Le gouvernement fédéral a investi considérablement dans la lutte contre l’itinérance, la Stratégie nationale sur le logement engageant 55 milliards de dollars sur dix ans. Mais les critiques soutiennent que l’approche uniforme ne répond pas aux besoins diversifiés de la population sans abri du Canada.
Ahmed Hussen, ministre du Logement et de la Diversité et de l’Inclusion, reconnaît le défi. « Nous reconnaissons que les modèles de logement traditionnels ne fonctionnent pas pour tout le monde, » a-t-il déclaré récemment. « C’est pourquoi nous explorons des approches plus flexibles comme le modèle Logement d’abord avec moins de barrières. »
Certaines communautés innovent avec des solutions alternatives. Le projet de village de mini-maisons de Victoria, qui fournit des unités individuelles avec des espaces de rassemblement communautaires, a atteint un taux de rétention de 78% parmi les résidents auparavant chroniquement sans abri. Pendant ce temps, le programme de gestion d’alcool de Montréal pour les personnes souffrant de dépendances sévères à l’alcool a réduit les visites aux urgences de 40% parmi les participants.
« Nous avons besoin d’options de logement sur tout un spectre, » explique Desjardins. « Des refuges à faible barrière jusqu’aux logements autonomes, avec une implication communautaire significative à chaque étape. »
Pour des personnes comme Michael, la solution n’est pas nécessairement plus de logements, mais des logements différents. « Donnez-moi un endroit où je peux garder mon chien, prendre mes propres décisions concernant les visiteurs, et ne pas me sentir surveillé en permanence. Je l’accepterai demain. »
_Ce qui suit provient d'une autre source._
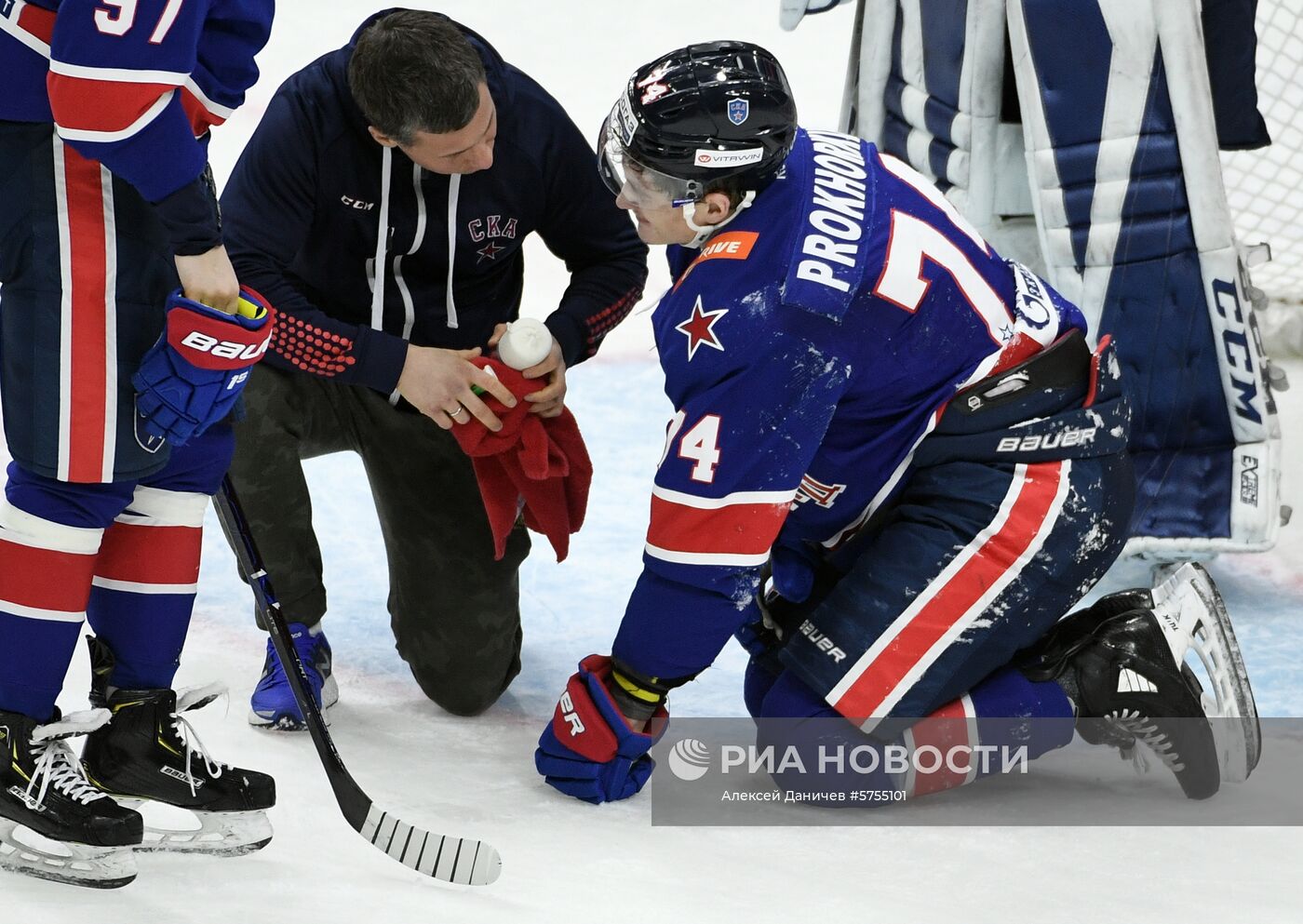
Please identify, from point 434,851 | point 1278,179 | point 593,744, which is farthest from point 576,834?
point 1278,179

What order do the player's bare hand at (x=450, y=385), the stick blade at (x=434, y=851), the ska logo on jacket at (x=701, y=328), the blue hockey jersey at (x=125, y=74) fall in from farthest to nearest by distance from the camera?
the player's bare hand at (x=450, y=385) < the ska logo on jacket at (x=701, y=328) < the stick blade at (x=434, y=851) < the blue hockey jersey at (x=125, y=74)

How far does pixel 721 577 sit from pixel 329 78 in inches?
38.2

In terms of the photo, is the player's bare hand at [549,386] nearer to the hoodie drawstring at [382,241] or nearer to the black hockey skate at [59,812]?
the hoodie drawstring at [382,241]

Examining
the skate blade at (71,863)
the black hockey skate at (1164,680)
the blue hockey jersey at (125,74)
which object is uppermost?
the blue hockey jersey at (125,74)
Alors que le Canada fait face à une pression croissante sur les systèmes d’hébergement à l’échelle nationale, les voix de ceux qui refusent le logement offrent des perspectives précieuses. Le véritable défi n’est peut-être pas de convaincre les gens d’accepter un logement, mais de transformer ce que nous offrons pour l’aligner sur leurs besoins réels.
« Le logement d’abord fonctionne quand il respecte la dignité et l’autonomie, » conclut Dr. Matthews. « Quand ce n’est pas le cas, nous ne devrions pas être surpris que les gens choisissent la communauté sous un pont plutôt que l’isolement dans un appartement. »
À l’approche de l’hiver et alors que les campements à travers le pays font face à des expulsions potentielles, ces perspectives prennent une nouvelle urgence. La question n’est pas de savoir si le Canada peut construire suffisamment de logements, mais si nous pouvons construire le bon type de logement – celui que les gens choisiront réellement d’appeler leur chez-soi.